Lindsay Construction Ltd. will build the parkade that will serve the Halifax Infirmary across the street. It will be located on provincially owned land north of the Museum of Natural History on Summer Street, a news release from Nova Scotia’s  Infrastructure Department said Thursday. 

The existing parkade on Robie Street will be demolished to make room for an expanded inpatient centre and operating rooms. 

The Summer Street parkade will have about 500 parking spaces including the required barrier-free and vehicle-charging stations. As well, a pedway will be built between the new parkade and the Halifax Infirmary across the street. 

The cost of the parkade, pedway and burying the power lines on Summer Street is about $29 million, the release said.

 Construction is slated to begin next month. A specific end date wasn’t provided in the release but the new parkade will be in place before the Robie Street expansion to replace the parking spots lost with the demolition of the old parkade.

A second larger parkade of about 1,000 spaces will be built at the former CBC Building site on Bell Road. 

A parking study conducted for the province indicated 92 per cent of hospital visitors either drive or are driven to the hospital and park on site. 

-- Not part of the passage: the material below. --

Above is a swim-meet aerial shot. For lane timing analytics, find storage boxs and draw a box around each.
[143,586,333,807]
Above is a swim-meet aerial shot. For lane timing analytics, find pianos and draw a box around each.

The Summer Street parkade project sparked controversy last year when the Nova Scotia government’s initial plan located the building directly south of the museum. That design would have intruded on the Halifax Common and the Halifax Junior Bengal Lancers equestrian site. 

The province backed off that plan after public protests led by the Friends of the Common and HRM Coun. Waye Mason. Council unanimously supported the new plan this spring, the news release noted. 

The new plan also includes public open space along Bell Road and Summer Street. 

Lindsay’s past projects have included new neonatal units at the IWK Health Centre, the Emera IDEA building at Dalhousie University and the Canadian Coast Guard’s regional headquarters in Saint John, N.B. 

The company’s design team for the parkade consists of Walter Fedy Architects, Fathom Studios, SDMM, Smith and Andersen, and BMR Engineering.

The Halifax Infirmary work is part of a $2-billion redevelopment plan for the QEII health complex to replace the Centennial, Victoria General and Dickson buildings. The project also includes a new community outpatient centre in Bayers Lake.

The work will be done under a public-private-partnership (P3), which has drawn criticism from opposition MLAs and others who say that approach leads to cost overruns and less public transparency.